La buse variable, une majestueuse sentinelle
Hiératique, la buse perchée guette les proies du bord des routes longeant des prés. C’est à peine si elle regarde les automobiles, indifférente à la circulation. Mais si un mouvement attire son attention entre les herbes, elle s’élance et décolle d’un vol lourd pour aller s’abattre sur la proie. Un peu plus loin sur la route, une autre buse veille, isolée, car ce grand oiseau, très répandu dans nos campagnes, chasse toujours seul.
Les silhouettes massives des buses hantent les paysages hivernaux des plaines boisées, des bocages, des landes, des plateaux peu élevés. Des oiseaux venus du nord renforcent alors les populations sédentaires. Immobiles sur leurs perchoirs, dans le vent et le froid, elles guettent de rares proies et doivent parfois se passer de manger, quand la neige recouvre les champs. Un enneigement persistant les oblige à fuir vers le sud, ou à s’approcher des habitations. C’est la saison où elles chassent à l’occasion les oiseaux. Même en hiver, les buses ne s’éloignent guère des bois, qu’elles regagnent à la tombée du jour pour y passer la nuit. Dès que février annonce un redoux encore fragile, les hivernants repartent vers le nord, tandis que les couples sédentaires se forment ou renouent.
Tout au long de l’année, mais particulièrement de février à juin, puis de fin août à septembre, les mâles adultes accomplissent de longs survols en cercle au-dessus de leur territoire, à haute altitude.
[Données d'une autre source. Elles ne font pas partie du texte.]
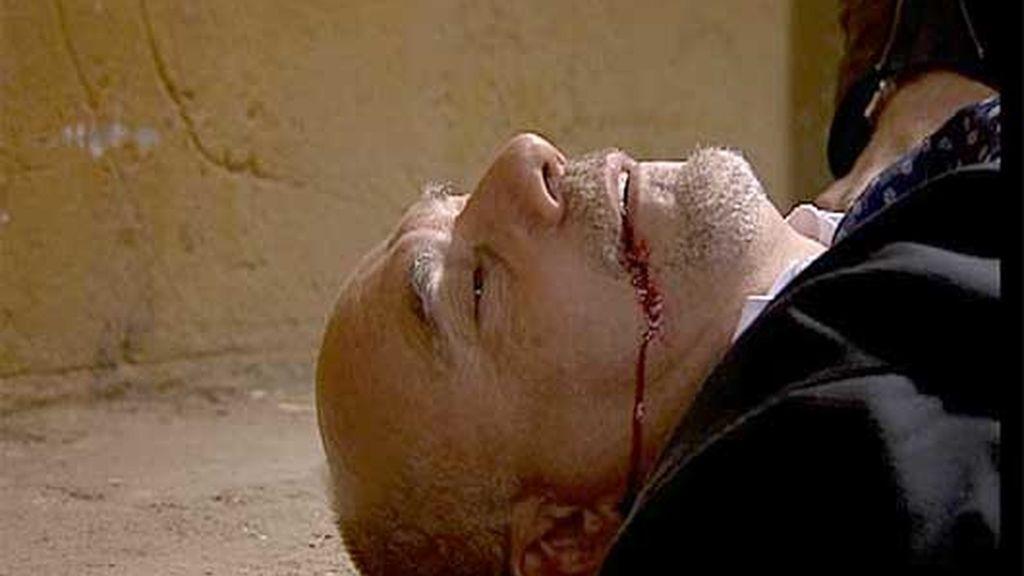 La Roca descubre que su tío mandó matar a su padre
Lorsqu’une buse fait sa ronde, portée par les courants aériens qui allègent l’effort de ses ailes, d’autres buses voisines ne tardent pas à en faire autant, et la démonstration peur tourner à la querelle aux frontières des territoires, avec force cris et poursuites.
Dès février, c’est le couple qui tourne ainsi au-dessus des bois, la femelle suivant le mâle ou le croisant sans fin dans un ballet aérien en spirale qui peut durer une heure, ponctué d’appels sonores, de loopings, de chutes par paliers ou en piqué et de fausses alertes. Le mâle y déploie un art du vol spectaculaire. Fréquents en mars et avril, ces rituels amoureux en plein ciel se prolongent tout au long de la saison de reproduction, et renforcent les liens du couple.
Le mâle et la femelle construisent ensemble une aire assez vaste, formée d’un amas de branchettes supportant une coupe faite d’herbes sèches, ramilles, lambeaux, d’écorces, mousse et lichens. L’ensemble est perché entre 8 et 20 mètres de haut. Durant la construction, la course se poursuit avec offrandes de nourriture à la femelle, miaulements, rondes aériennes et accouplements sur les branches voisines.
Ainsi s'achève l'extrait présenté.